Complexity part 0. Introduction.

Generated by DALL-E

This is the introduction for the Complexity series - a set of articles where we will explore the causes of complexity in our projects (not only related to the code) and the ways to minimise it. In this piece we will touch upon what exactly complexity is, how can we measure it and why should we care about it at all. In the

The topic is mostly relevant for ones who spend decent amount of work time reading and maintaining existing code. I know there are developers and teams who produce and ship projects without maintaining them afterward. For them the problem is not so relevant I believe.

What is Complexity?

Complexity is not an absolute measure—it exists on a relative scale. One idea, system, or solution is more or less complex compared to another. The key factor that defines this scale is cognitive load—the mental effort required to understand and work with a concept, system, or solution.

When we describe something as “too complex,” we’re often expressing that we can’t comfortably hold all the moving parts in our head at once. This isn’t a failure of intelligence—it’s a reflection of the natural limits of human cognition.

To understand these limits, it helps to know how our brain processes information. This involves three core systems:

Sensory memory, which quickly absorbs information from our environment (like reading code on a screen or hearing someone explain an algorithm).
Working memory, the active space where we process, evaluate, and manipulate information.
Long-term memory, which stores everything we’ve learned and can be retrieved when needed.

When we solve problems, design systems, or debug code, we’re mostly operating in working memory. It’s where the mental “action” happens.

But here’s the catch: working memory is extremely limited.

According to cognitive science, most people can actively manage only about 5 to 9 chunks of information at a time (a concept famously explored in Miller’s Law, 1956). A “chunk” might be a variable name, a function’s purpose, a dependency between modules, or a user’s intent.

If the code or system we’re working with requires us to hold 15 or 20 different things in mind—branches, side effects, state changes, API constraints—we quickly exceed our cognitive capacity. This is when we start to feel overwhelmed, miss important details, or make mistakes.

Types of complexity

When it comes to human-made systems, there are two types of complexity that are always present in some combination. Some systems are inherently difficult. So difficult that even the interface might look very complex. Take an aircraft cockpit, for example.

There are decades of evolution behind this interface and it is already as easy as it can physically get. We cannot make it simpler without loosing some functionality. This type of complexity is called essential complexity.

In other cases, the system (for instance a device to make coffee) may be implemented differently.

Both of these options bring the same amount of essential complexity. But the second one is much harder to use despite doing the same thing. This extra complexity (of the second approach compared to the first one) is called added or accidental.
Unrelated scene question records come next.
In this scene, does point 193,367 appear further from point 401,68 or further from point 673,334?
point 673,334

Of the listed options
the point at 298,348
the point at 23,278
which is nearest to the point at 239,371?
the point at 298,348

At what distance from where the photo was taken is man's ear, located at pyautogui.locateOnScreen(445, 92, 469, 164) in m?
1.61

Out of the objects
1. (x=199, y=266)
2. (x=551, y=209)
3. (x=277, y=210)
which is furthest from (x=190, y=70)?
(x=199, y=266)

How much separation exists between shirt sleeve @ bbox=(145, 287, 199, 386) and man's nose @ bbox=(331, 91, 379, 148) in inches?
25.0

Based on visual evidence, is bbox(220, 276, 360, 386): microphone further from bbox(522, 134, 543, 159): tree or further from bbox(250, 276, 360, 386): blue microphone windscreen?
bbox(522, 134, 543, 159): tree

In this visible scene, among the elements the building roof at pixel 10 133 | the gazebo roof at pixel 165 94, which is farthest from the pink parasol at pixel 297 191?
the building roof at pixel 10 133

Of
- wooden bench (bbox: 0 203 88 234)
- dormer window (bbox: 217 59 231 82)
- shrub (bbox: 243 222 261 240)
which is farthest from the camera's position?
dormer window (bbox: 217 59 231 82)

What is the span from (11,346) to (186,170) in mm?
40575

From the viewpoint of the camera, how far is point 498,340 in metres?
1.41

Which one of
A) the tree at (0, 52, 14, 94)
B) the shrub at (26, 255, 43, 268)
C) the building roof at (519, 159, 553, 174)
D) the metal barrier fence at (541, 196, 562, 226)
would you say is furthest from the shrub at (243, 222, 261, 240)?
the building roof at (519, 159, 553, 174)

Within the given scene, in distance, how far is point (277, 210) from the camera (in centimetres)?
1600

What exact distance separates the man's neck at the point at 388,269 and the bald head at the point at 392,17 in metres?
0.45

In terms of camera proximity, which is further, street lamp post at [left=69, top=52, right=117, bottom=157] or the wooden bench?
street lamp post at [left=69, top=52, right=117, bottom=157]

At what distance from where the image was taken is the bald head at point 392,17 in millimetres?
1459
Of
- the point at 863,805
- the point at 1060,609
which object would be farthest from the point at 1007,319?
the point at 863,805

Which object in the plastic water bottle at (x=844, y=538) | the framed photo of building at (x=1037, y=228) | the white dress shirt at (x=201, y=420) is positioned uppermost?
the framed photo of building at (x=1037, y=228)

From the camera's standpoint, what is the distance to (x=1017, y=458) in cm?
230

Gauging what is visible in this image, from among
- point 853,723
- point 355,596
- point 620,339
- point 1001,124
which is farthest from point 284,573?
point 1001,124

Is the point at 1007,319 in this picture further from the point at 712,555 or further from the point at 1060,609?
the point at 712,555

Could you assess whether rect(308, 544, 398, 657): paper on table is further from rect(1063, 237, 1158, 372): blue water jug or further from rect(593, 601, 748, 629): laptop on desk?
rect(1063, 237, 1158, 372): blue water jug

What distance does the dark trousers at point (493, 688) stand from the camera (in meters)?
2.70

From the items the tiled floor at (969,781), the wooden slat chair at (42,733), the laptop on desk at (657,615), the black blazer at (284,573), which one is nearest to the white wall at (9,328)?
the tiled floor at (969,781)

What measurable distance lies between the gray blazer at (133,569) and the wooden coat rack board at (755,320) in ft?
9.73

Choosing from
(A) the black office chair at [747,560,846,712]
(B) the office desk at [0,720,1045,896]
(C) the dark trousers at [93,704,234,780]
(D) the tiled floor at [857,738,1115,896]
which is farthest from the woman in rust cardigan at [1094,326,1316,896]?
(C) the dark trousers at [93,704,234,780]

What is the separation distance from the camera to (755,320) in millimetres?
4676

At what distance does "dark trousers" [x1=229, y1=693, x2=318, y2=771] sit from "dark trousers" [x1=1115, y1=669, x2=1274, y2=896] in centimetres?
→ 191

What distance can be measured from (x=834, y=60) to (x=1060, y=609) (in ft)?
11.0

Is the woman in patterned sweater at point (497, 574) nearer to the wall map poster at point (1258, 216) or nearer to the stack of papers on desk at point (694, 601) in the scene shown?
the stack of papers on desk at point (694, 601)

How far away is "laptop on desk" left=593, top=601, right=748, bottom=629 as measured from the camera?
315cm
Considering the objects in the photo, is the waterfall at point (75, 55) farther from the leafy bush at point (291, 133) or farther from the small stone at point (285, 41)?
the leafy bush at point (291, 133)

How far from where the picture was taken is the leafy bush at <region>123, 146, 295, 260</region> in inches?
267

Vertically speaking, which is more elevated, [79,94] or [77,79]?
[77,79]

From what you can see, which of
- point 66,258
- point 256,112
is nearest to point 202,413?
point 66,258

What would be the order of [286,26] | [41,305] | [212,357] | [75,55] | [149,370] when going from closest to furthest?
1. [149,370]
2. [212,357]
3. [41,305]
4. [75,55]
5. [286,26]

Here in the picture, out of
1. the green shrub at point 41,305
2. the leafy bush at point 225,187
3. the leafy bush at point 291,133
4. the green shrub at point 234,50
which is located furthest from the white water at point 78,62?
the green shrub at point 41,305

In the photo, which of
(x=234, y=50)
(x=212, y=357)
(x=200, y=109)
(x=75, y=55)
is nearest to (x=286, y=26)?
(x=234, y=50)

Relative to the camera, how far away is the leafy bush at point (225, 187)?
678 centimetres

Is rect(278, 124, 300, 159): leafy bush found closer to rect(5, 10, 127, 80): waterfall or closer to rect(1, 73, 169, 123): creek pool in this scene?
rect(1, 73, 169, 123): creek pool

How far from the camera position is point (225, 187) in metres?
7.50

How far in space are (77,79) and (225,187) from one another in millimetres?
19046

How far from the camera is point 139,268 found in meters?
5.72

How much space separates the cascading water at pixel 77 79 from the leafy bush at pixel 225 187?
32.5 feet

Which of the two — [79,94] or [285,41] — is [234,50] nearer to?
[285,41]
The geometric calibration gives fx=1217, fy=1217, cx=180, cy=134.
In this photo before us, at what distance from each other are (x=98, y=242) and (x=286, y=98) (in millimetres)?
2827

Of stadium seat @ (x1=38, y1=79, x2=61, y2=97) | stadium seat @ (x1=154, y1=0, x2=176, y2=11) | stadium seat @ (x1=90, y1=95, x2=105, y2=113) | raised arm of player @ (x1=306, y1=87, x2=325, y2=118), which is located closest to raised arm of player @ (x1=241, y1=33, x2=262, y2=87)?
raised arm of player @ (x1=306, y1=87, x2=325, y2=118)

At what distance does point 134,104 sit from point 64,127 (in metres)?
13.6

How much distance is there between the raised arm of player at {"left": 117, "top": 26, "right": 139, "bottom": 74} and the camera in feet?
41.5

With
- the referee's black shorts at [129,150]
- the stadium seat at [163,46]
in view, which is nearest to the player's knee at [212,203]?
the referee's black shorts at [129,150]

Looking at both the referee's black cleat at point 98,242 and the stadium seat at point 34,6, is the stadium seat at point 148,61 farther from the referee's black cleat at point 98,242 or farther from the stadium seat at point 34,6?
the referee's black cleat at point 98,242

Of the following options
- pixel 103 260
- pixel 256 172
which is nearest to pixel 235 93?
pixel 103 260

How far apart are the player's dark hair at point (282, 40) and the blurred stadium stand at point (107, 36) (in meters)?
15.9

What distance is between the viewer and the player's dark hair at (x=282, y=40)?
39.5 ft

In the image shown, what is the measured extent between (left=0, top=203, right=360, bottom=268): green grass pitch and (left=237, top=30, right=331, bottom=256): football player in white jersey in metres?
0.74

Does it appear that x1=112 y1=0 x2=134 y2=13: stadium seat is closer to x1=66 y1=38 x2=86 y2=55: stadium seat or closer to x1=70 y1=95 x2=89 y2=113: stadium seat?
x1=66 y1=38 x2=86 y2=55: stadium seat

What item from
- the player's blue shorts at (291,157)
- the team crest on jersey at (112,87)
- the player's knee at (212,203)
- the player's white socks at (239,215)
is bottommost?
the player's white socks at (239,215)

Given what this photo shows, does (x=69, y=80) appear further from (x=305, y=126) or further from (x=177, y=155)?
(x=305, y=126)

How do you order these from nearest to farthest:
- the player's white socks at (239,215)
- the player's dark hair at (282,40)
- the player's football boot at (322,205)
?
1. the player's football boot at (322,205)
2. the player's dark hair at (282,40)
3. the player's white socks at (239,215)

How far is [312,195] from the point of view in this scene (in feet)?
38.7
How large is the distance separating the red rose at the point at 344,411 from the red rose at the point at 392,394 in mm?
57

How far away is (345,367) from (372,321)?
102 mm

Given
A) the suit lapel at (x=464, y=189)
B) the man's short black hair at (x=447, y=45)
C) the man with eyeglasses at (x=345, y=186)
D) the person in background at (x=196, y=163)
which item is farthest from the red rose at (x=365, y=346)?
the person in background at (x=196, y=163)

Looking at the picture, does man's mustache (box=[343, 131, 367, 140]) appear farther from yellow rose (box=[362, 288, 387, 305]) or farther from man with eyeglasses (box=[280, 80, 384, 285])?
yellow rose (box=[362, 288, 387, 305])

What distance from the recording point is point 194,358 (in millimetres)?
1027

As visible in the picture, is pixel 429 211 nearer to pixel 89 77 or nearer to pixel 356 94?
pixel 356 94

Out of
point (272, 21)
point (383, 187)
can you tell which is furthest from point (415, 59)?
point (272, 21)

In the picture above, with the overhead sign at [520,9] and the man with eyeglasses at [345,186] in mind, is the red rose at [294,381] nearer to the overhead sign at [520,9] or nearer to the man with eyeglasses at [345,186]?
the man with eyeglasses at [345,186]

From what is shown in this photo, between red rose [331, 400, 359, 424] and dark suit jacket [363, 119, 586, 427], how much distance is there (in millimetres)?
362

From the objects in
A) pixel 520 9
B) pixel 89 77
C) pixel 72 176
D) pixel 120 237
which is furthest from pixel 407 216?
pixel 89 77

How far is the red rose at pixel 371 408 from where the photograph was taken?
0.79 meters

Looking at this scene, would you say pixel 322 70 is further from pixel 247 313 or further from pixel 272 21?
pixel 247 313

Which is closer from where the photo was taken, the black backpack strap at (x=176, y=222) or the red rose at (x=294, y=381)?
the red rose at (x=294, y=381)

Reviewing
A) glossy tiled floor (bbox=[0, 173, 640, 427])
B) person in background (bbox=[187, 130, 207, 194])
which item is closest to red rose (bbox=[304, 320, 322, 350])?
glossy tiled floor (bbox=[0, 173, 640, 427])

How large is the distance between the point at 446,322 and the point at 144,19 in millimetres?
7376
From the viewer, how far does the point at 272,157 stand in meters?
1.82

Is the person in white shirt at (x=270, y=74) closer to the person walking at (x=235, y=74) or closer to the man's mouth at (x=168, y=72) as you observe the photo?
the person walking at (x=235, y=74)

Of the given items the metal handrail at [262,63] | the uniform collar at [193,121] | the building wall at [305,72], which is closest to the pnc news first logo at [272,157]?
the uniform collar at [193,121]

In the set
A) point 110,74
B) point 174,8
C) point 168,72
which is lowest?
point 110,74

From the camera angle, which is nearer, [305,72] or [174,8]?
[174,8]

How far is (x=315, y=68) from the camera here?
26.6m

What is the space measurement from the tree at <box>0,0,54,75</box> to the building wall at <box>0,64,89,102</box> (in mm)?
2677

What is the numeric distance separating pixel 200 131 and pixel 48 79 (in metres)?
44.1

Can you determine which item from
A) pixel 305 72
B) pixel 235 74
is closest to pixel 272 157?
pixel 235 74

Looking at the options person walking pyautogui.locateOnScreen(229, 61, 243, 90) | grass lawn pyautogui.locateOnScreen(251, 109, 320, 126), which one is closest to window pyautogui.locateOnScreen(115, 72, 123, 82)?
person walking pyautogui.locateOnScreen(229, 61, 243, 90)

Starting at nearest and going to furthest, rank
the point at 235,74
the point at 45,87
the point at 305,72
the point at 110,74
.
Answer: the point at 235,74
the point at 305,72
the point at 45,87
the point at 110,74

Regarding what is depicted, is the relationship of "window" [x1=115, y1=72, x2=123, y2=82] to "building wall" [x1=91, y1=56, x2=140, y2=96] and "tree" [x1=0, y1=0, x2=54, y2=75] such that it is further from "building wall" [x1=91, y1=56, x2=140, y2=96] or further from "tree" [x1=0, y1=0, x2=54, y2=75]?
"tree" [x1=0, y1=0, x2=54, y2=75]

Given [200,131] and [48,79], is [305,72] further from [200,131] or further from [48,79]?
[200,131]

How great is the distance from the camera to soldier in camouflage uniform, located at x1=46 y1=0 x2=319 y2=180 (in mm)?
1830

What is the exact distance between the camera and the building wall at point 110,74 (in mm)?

What Is Cognitive Load, Really?

Cognitive load comes in three forms:

Intrinsic load – The inherent complexity of the task itself.
Extraneous load – The added complexity introduced by poor design, confusing code, or unclear naming.
Germane load – The effort dedicated to learning, forming mental models, and gaining insight.

Good software design doesn’t aim to eliminate cognitive load — it aims to reduce extraneous load (as we cannot do much with inherent complexity) and support germane load.

That means writing code and building systems that:

Clearly reflect intent
Reduce unnecessary nesting or state juggling
Use consistent patterns and naming
Separate concerns logically
…and other things we will discuss in details in the following articles.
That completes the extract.